| Required work |
From the listing below, extract each entry exactly as written, minus the images.

======== Material for this exercise

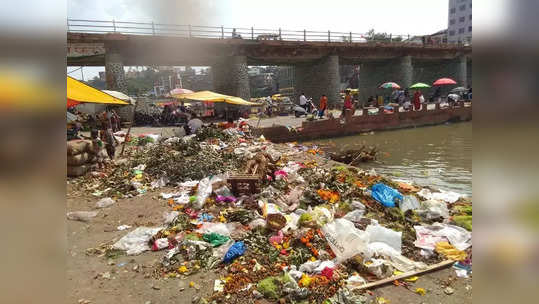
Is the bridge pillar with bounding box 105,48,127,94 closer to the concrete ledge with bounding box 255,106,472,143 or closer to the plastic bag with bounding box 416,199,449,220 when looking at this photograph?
the concrete ledge with bounding box 255,106,472,143

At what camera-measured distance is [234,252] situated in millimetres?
4004

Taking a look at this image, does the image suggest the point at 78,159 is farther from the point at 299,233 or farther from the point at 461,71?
the point at 461,71

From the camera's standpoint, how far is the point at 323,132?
626 inches

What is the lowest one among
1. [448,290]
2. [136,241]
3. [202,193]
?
[448,290]

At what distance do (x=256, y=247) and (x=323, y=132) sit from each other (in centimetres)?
1217

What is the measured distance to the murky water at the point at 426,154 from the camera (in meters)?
9.30

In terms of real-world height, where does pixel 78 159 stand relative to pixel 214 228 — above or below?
above

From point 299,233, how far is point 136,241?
2172mm

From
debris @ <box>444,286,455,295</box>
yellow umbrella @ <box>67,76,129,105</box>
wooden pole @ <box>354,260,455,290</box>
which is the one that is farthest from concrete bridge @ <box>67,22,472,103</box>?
debris @ <box>444,286,455,295</box>

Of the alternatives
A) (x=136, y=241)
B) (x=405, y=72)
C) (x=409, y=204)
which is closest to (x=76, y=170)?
(x=136, y=241)

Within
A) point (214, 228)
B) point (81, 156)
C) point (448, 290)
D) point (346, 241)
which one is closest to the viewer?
point (448, 290)

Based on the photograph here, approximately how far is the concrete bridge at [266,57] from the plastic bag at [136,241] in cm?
1391
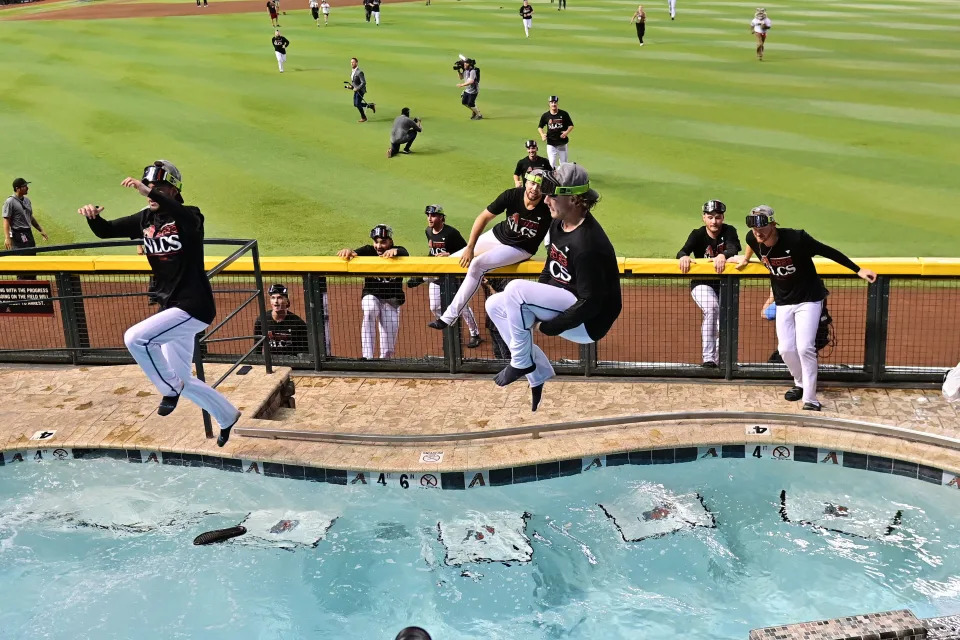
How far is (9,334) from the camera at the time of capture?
1191cm

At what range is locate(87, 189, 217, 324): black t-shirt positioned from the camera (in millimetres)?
7699

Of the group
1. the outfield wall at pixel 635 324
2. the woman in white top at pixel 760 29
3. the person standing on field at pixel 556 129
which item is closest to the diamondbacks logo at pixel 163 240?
the outfield wall at pixel 635 324

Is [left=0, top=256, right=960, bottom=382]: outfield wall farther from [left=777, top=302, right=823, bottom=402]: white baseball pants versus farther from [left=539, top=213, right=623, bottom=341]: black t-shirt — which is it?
[left=539, top=213, right=623, bottom=341]: black t-shirt

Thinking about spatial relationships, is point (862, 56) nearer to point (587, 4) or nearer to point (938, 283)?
point (587, 4)

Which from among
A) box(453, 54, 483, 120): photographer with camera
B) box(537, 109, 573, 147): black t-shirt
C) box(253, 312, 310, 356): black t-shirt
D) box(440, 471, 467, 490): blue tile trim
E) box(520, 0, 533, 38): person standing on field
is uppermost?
box(520, 0, 533, 38): person standing on field

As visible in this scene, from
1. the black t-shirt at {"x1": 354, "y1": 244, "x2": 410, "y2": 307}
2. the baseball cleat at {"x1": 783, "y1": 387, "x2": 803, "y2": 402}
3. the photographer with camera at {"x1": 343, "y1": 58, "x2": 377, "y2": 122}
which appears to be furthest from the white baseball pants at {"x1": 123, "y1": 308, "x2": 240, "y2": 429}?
the photographer with camera at {"x1": 343, "y1": 58, "x2": 377, "y2": 122}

================

| Solution for this problem |
Is the bridge pillar with bounding box 105,48,127,94 closer to the concrete ledge with bounding box 255,106,472,143 or closer to the plastic bag with bounding box 416,199,449,220 when looking at this photograph?
the concrete ledge with bounding box 255,106,472,143

At what camera-measured distance is [234,252] situated in millimetres?
4004

Taking a look at this image, does the image suggest the point at 78,159 is farther from the point at 299,233 or farther from the point at 461,71?
the point at 461,71

From the camera's standpoint, how far is the point at 323,132?
626 inches

What is the lowest one among
1. [448,290]
2. [136,241]
3. [202,193]
?
[448,290]

At what distance do (x=256, y=247) and (x=323, y=132) sit from each other (in centimetres)?
1217

What is the measured distance to the murky water at the point at 426,154 from the camera (in meters)?
9.30

In terms of real-world height, where does pixel 78 159 stand relative to pixel 214 228 — above or below?
above

From point 299,233, how far is point 136,241?
2172mm

From
debris @ <box>444,286,455,295</box>
yellow umbrella @ <box>67,76,129,105</box>
wooden pole @ <box>354,260,455,290</box>
which is the one that is farthest from concrete bridge @ <box>67,22,472,103</box>?
debris @ <box>444,286,455,295</box>

Of the alternatives
A) (x=136, y=241)
B) (x=405, y=72)
C) (x=409, y=204)
which is closest to (x=76, y=170)?
(x=136, y=241)

Within
A) point (214, 228)
B) point (81, 156)
C) point (448, 290)
D) point (346, 241)
which one is closest to the viewer?
point (448, 290)

Based on the photograph here, approximately how far is the concrete bridge at [266,57] from the plastic bag at [136,241] in cm?
1391
How far is (9,334) from the camera at the time of capture?
1191cm

At what range is locate(87, 189, 217, 324): black t-shirt positioned from the camera (in millimetres)?
7699

Of the group
1. the outfield wall at pixel 635 324
2. the woman in white top at pixel 760 29
3. the person standing on field at pixel 556 129
which item is closest to the diamondbacks logo at pixel 163 240?
the outfield wall at pixel 635 324

Is [left=0, top=256, right=960, bottom=382]: outfield wall farther from [left=777, top=302, right=823, bottom=402]: white baseball pants versus farther from [left=539, top=213, right=623, bottom=341]: black t-shirt — which is it?
[left=539, top=213, right=623, bottom=341]: black t-shirt

Thinking about spatial relationships, is point (862, 56) nearer to point (587, 4) or nearer to point (938, 283)?
point (587, 4)

Which from among
A) box(453, 54, 483, 120): photographer with camera
B) box(537, 109, 573, 147): black t-shirt
C) box(253, 312, 310, 356): black t-shirt
D) box(440, 471, 467, 490): blue tile trim
E) box(520, 0, 533, 38): person standing on field
is uppermost?
box(520, 0, 533, 38): person standing on field

As visible in this scene, from
1. the black t-shirt at {"x1": 354, "y1": 244, "x2": 410, "y2": 307}
2. the baseball cleat at {"x1": 783, "y1": 387, "x2": 803, "y2": 402}
3. the photographer with camera at {"x1": 343, "y1": 58, "x2": 377, "y2": 122}
which appears to be furthest from the white baseball pants at {"x1": 123, "y1": 308, "x2": 240, "y2": 429}?
the photographer with camera at {"x1": 343, "y1": 58, "x2": 377, "y2": 122}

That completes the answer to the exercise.